[TEXT SHOWN — start]
William I was the second Latin archbishop of Tyre from 1128 until 1134 or 1135. He was originally from England and served as prior of the Church of the Holy Sepulchre before his appointment as archbishop.

A certain Odo had been consecrated archbishop of Tyre in 1122 while the city was under Seljuq control. He died before the city was captured during the Venetian Crusade of 1124, but no new archbishop was immediately appointed. In the spring of 1128, Patriarch Warmund consecrated William as archbishop. Against Warmund's wishes, he travelled to Rome to receive his pallium directly from Pope Honorius II, which no other archbishop from the Latin East had ever done.

In 1111, Pope Paschal II had ruled that only those parts of the ecclesiastical province of Tyre that lay within the Kingdom of Jerusalem were under the jurisdiction of the archbishop, thus removing from his jurisdiction the suffragan sees of Tripoli, Tortosa and Gibelet, which lay within the Principality of Antioch. These were placed under the jurisdiction of the patriarch of Antioch. William chose to go to Rome in 1128 to receive his pallium because of the opportunity to petition the new pope to restore his authority over Tripoli, Tortosa and Gibelet. Bishop Roger of Lydda accompanied him to Rome and the two were also carrying out a mission for King Baldwin II.
[TEXT SHOWN — finish]
[RECORDS — start]
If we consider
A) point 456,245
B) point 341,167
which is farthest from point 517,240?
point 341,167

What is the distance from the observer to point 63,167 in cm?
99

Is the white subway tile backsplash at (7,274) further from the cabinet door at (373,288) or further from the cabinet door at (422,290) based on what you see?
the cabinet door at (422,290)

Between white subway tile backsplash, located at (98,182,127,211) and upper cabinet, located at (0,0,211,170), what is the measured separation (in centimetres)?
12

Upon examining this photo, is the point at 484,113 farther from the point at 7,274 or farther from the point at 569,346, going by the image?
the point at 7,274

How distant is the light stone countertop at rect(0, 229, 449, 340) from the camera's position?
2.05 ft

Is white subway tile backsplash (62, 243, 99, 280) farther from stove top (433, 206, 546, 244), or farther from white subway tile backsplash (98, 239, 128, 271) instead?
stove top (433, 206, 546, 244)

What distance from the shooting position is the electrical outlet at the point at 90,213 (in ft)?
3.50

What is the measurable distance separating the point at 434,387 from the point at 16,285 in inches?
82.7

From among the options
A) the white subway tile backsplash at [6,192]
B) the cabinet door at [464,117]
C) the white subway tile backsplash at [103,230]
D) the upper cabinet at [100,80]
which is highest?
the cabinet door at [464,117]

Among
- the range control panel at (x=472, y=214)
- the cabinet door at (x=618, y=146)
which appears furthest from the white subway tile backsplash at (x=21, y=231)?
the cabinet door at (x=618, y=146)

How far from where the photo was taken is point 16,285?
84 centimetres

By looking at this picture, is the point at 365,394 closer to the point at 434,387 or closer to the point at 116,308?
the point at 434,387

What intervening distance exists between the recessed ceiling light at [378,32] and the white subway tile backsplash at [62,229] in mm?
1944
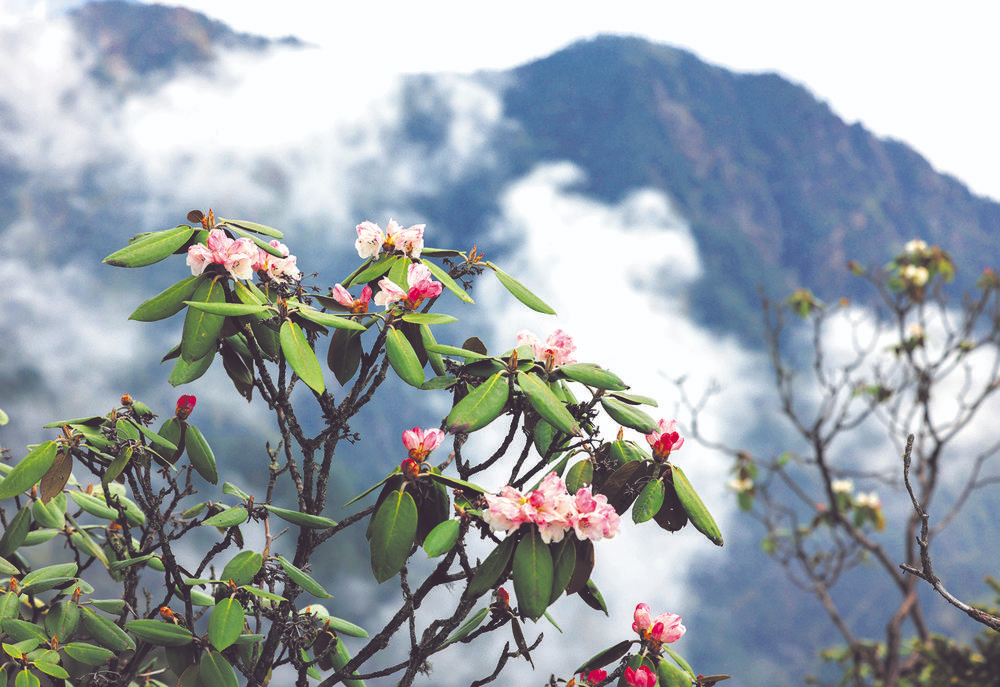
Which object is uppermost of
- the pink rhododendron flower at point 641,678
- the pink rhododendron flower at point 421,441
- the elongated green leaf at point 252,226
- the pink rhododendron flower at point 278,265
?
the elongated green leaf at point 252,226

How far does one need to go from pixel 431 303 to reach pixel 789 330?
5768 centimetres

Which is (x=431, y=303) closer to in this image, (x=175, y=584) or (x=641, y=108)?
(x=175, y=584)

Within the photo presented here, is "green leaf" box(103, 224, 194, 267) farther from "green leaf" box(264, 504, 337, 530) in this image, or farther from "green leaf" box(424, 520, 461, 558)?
[RECORDS — finish]
[RECORDS — start]
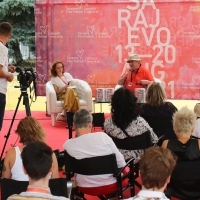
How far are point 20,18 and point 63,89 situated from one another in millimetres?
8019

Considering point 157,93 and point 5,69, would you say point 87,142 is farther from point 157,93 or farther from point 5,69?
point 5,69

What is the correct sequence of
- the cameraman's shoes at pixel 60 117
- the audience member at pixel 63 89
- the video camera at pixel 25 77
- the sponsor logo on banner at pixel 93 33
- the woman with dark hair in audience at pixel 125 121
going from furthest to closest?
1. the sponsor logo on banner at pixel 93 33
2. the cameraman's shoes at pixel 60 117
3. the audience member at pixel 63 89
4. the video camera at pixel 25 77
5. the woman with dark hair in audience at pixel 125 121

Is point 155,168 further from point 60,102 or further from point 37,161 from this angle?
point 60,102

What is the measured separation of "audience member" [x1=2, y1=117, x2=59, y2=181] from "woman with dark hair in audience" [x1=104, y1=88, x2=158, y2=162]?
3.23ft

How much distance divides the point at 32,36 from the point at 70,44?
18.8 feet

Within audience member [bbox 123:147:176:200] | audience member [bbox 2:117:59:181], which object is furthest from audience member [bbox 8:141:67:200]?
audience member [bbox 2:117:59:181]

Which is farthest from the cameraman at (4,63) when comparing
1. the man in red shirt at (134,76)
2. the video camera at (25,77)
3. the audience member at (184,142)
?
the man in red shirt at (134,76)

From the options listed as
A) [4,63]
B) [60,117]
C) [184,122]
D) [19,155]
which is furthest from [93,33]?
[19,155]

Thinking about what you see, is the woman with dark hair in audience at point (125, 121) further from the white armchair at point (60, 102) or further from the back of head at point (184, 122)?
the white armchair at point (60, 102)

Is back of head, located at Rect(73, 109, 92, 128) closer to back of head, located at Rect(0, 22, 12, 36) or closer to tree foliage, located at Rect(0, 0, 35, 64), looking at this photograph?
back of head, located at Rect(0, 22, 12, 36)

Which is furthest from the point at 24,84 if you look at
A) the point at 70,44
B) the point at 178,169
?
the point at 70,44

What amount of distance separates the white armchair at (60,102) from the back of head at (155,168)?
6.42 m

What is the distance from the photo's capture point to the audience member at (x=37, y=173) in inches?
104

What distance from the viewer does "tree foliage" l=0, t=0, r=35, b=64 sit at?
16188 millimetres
[RECORDS — finish]
EXPLORE THE MATERIAL:
**1.** In the passage about William I of Tyre, who went with William to Rome?
**2.** Carry on the passage about William I of Tyre from its last sentence.

ANSWERS BY ITEM:
**1.** Bishop Roger of Lydda.

**2.**
In Rome, William was successful in both missions. Honorius ordered all the bishops of the province of Tyre to obey the archbishop and confirmed that the entire province lay within the patriarchate of Jerusalem. He and Roger were also successful in their secular mission, helping arrange the marriage of Melisende, heiress of Jerusalem, to Count Fulk V of Anjou.

Honorius sent a legate, Cardinal Giles of Tusculum, to the east to enforce his new ruling, but Patriarch Bernard of Antioch ignored it. Since no suffragan dioceses were set up in the Kingdom of Jerusalem during Warmund's life and his actual suffragans remained loyal to Antioch, William started out as a metropolitan without suffragans.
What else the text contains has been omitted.